Delusions of parasitosis (DOP), also known as “delusional infestations,” “acarophobia,” “Ekbom syndrome” and “Morgellons,” is classified as a primary psychiatric disorder. The pathology of primary psychiatric disorders, including DOP, is psychological. This means that the patient has no primary skin pathology, and all skin findings are secondary to skin manipulation by the patient.
Psychosis is defined by the presence of a delusion. The most common type of psychotic patient that dermatologists treat has monosymptomatic hypochondriacal psychosis (MHP). MHP is characterized by a delusional ideation that focuses on one hypochondriacal concern.[1–3] DOP is the most common type of MHP seen by dermatologists. In fact, up to 90% of patients with this condition are seen by dermatologists. Except for the presence of an “encapsulated” delusional ideation, patients with MHP usually appear appropriate in other capacities. It is often the case that MHP patients have hallucinatory experiences compatible with their specific delusion. For example, for patients with DOP, many experience formication, which is manifested as cutaneous sensations of crawling, biting and stinging. In addition, DOP patients experience a significant decline in quality of life, including decreased work productivity or job loss, disability and social isolation.

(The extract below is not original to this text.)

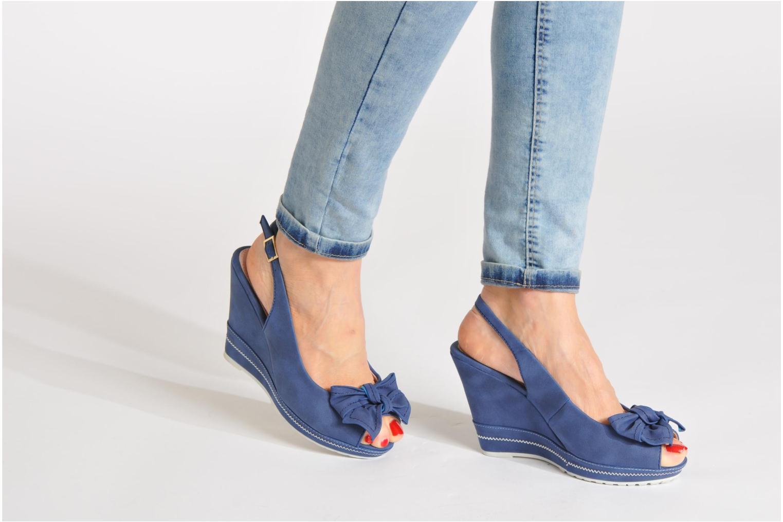 Sandalen Refresh Bojana blau ansicht von unten / tasche getragen
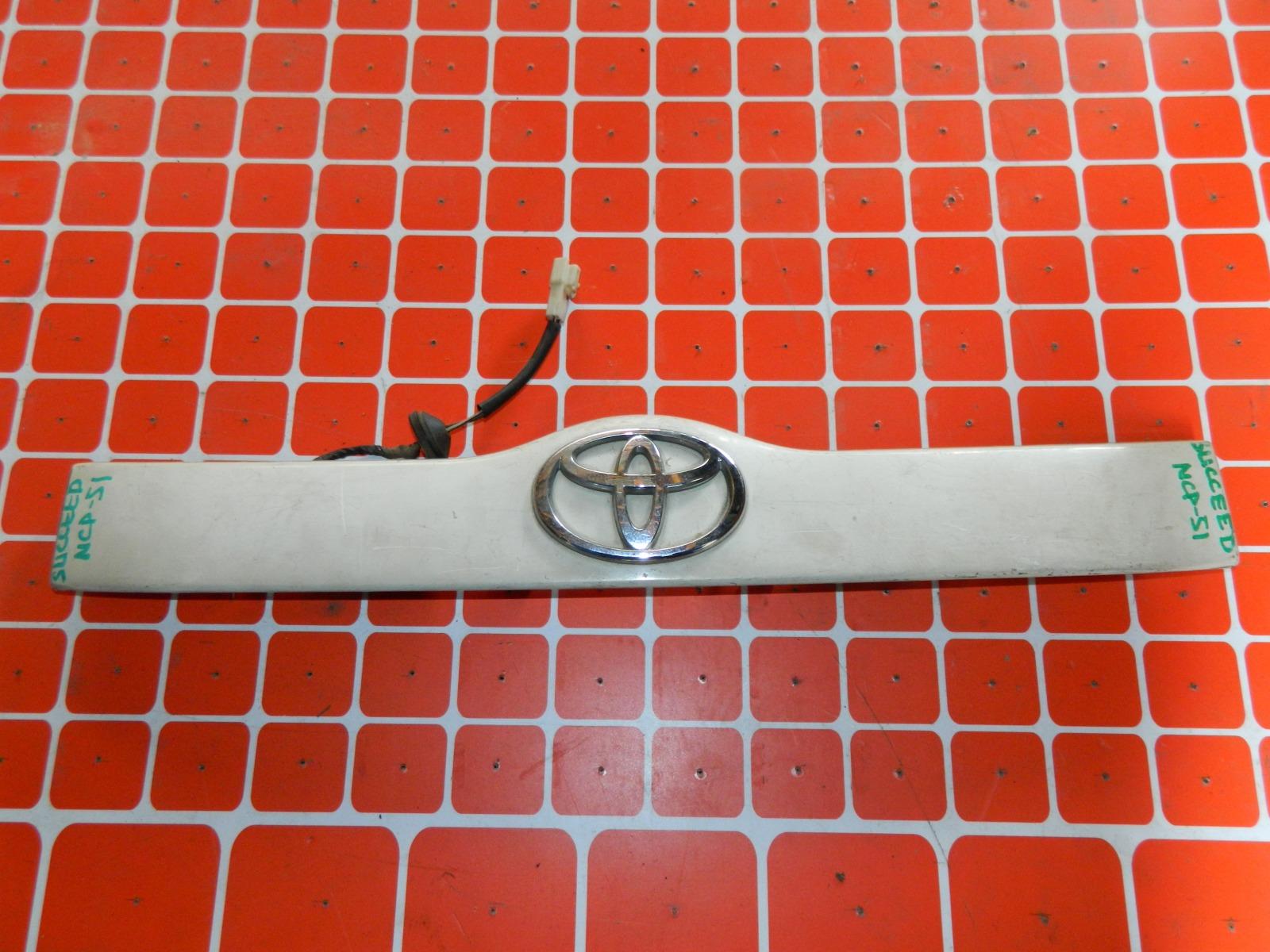 Накладка двери багажника Toyota Succeed NCP51 (б/у)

As a result of the high percentage of DOP patients seeking help from dermatologists, it is important for those in our profession to be equipped with the expertise needed to accurately identify and treat this special patient population. In this concise review, we will cover the epidemiology, presentation, differential diagnosis and treatment strategies for patients with DOP.
We conducted a search of PubMed's Medline database of articles. Articles containing the key terms delusions of parasitosis, delusional infestation and review were reviewed. The search was limited to articles in English. A total of 26 articles spanning from 1935 to 2012 were included in this review.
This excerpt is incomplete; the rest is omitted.